This thread has been locked.

If you have a related question, please click the "Ask a related question" button in the top right corner. The newly created question will be automatically linked to this question.

OMAP3530 lock up problem

We are having a problem with our device - a VoIP desk phone based on OMAP 3530.  We are running TI's Android 2.3 ver 1 (Linux 2.6.32) from the Rowboat project.

Out of the blue, the OMAP will simply lock up.  By "lock up", I mean that it will stop executing instructions, stop responding to JTAG.  Here are some salient features of the lock up failure:

  1. No messages are written to serial console, no kernel panic, nothing.  The serial port is completely unresponsive.  One cannot use sysreq to send commands to the kernel.

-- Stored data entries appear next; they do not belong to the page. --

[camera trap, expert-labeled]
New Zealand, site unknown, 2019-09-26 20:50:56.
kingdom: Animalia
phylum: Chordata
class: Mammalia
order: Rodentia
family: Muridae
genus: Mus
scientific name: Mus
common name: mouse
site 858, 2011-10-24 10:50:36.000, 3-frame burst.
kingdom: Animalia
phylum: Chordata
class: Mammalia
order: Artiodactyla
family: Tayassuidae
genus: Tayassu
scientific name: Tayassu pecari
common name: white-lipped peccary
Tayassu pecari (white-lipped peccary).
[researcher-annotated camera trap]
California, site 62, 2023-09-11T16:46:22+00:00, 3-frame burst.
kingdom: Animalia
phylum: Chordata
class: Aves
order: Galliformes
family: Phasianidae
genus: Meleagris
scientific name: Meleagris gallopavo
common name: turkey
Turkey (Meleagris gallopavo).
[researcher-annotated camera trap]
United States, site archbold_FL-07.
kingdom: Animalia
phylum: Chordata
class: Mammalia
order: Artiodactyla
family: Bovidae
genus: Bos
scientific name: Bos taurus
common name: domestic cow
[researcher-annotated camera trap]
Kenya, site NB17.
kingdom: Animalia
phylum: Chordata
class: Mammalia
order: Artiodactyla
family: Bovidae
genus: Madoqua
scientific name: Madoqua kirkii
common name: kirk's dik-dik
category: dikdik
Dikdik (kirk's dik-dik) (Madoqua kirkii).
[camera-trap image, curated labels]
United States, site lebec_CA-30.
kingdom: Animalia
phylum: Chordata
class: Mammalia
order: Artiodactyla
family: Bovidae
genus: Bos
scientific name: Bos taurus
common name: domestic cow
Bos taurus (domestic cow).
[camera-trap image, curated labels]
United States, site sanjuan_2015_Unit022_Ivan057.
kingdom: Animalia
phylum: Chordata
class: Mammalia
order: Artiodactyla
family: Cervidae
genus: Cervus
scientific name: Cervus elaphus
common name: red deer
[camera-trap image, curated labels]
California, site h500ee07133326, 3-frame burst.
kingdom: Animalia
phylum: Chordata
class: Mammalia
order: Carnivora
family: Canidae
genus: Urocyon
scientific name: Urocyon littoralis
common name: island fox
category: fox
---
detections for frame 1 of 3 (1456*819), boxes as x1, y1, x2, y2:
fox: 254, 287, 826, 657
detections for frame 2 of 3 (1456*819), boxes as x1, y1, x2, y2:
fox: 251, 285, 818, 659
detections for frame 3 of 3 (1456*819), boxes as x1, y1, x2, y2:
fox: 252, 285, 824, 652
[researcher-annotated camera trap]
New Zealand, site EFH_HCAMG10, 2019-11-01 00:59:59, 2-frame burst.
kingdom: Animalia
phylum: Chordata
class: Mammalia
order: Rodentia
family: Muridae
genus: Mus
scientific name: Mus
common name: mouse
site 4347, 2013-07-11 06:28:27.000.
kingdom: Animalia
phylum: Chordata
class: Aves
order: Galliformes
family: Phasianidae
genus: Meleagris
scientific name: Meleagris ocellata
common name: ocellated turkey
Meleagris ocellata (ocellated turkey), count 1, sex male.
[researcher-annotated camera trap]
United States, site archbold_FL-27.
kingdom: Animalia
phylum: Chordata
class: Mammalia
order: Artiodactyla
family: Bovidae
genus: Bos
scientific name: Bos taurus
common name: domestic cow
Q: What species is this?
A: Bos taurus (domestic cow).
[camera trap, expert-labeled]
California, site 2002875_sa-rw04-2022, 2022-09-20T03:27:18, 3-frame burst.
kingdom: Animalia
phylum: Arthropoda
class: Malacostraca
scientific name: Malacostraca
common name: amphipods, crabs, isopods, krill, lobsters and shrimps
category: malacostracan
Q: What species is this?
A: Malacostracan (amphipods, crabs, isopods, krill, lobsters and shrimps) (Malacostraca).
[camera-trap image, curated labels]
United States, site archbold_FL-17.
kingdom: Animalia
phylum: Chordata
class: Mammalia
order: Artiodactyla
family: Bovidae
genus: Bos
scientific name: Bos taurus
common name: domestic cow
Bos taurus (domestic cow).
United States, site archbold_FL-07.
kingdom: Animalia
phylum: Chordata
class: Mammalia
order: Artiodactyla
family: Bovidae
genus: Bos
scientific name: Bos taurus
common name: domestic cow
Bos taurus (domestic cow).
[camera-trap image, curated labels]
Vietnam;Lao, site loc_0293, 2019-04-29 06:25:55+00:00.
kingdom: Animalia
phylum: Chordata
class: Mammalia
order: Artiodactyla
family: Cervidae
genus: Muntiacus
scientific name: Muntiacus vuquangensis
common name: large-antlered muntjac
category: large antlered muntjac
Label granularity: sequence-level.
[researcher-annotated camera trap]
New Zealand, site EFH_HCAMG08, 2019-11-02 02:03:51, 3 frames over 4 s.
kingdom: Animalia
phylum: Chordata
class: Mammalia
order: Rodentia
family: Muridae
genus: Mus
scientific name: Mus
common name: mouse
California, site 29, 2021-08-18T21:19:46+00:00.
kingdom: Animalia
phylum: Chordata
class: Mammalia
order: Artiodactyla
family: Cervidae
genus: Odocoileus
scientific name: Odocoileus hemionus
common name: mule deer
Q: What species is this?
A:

  2. We are unable to use the JTAG interface to halt the processor.  We are using TI Code Composer with a Blackhawk XDS100v2 JTAG emulator to access the JTAG interface.  Prior to the failure it is possible to halt the processor and look at registers, and then restart the processor.  Once the failure happens we get this message connecting to the target:

    Trouble Halting Target CPU:
    Error 0x80001820/-2062
    Fatal Error during: Execution, Timeout, Target,
    Cannot halt the processor


  3. The display remains frozen with the screen is lit up and showing whatever was on it when the failure happened, in other words phone's DRAM (framebuffer) is alive.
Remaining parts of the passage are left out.